### Reading passage:

────────────────────────────────────────

But the source of the radiation isn't clear-cut. A June 30, 2000, California Regional Water Quality Control Board report mentions alleged radionuclide ground-water contamination at the base but says this “could be naturally occurring, or they could be originating from landfills at the base.”

Some have suggested the source is depleted uranium rounds that Marines might have dumped in base landfills—a charge the Navy denies. According to the minutes of a Sept. 27, 2000, RAB meeting, Navy consultant Bruce Christensen said, “There is no evidence that [depleted uranium] munitions were ever used at MCAS El Toro.” But Christensen quickly added, “If there are pieces of depleted uranium present, the Navy will find them.”

Depleted uranium rounds were used to great effect against Iraqi tanks in the Gulf War. There's some evidence that their extensive use in that war might account for Gulf War Syndrome, the mysterious illnesses that plagued thousands of returning Gulf War vets.

A Jan. 3, 2001, memo from the county's consultants shows Navy officials have acknowledged that depleted uranium may indeed be the source of the radioactive contamination. They cite a Navy cleanup plan that notes, “[W]astes disposed at the landfills, including depleted uranium from munitions, may be [a] potential source of radionuclides in ground water” (emphasis added). The county consultants went on to note that the Navy “does not seem to consider the EOD range, where munitions were detonated, to be a potential source of radioactive material, which could have impacted ground water.”

────────────────────────────────────────

### Entries provided:
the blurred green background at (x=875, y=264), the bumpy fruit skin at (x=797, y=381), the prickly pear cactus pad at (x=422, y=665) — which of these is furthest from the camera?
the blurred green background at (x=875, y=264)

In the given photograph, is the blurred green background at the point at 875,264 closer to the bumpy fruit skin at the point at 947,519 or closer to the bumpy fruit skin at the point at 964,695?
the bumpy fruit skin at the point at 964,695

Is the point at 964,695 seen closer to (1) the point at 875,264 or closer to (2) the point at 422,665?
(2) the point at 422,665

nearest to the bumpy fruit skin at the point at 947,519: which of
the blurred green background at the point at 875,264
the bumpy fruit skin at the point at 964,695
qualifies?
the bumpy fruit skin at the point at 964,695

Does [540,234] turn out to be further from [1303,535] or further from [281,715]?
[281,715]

────────────────────────────────────────

### Actions to take:
a – In the El Toro contamination passage, which weapons were used to great effect against Iraqi tanks in the Gulf War?
b – Return the text of the El Toro contamination passage starting with "Some have suggested" and going on through "Gulf War vets.".
The entries are separate material, unconnected to the El Toro contamination passage.

### Answers below:
a – Depleted uranium rounds.

b –
Some have suggested the source is depleted uranium rounds that Marines might have dumped in base landfills—a charge the Navy denies. According to the minutes of a Sept. 27, 2000, RAB meeting, Navy consultant Bruce Christensen said, “There is no evidence that [depleted uranium] munitions were ever used at MCAS El Toro.” But Christensen quickly added, “If there are pieces of depleted uranium present, the Navy will find them.”

Depleted uranium rounds were used to great effect against Iraqi tanks in the Gulf War. There's some evidence that their extensive use in that war might account for Gulf War Syndrome, the mysterious illnesses that plagued thousands of returning Gulf War vets.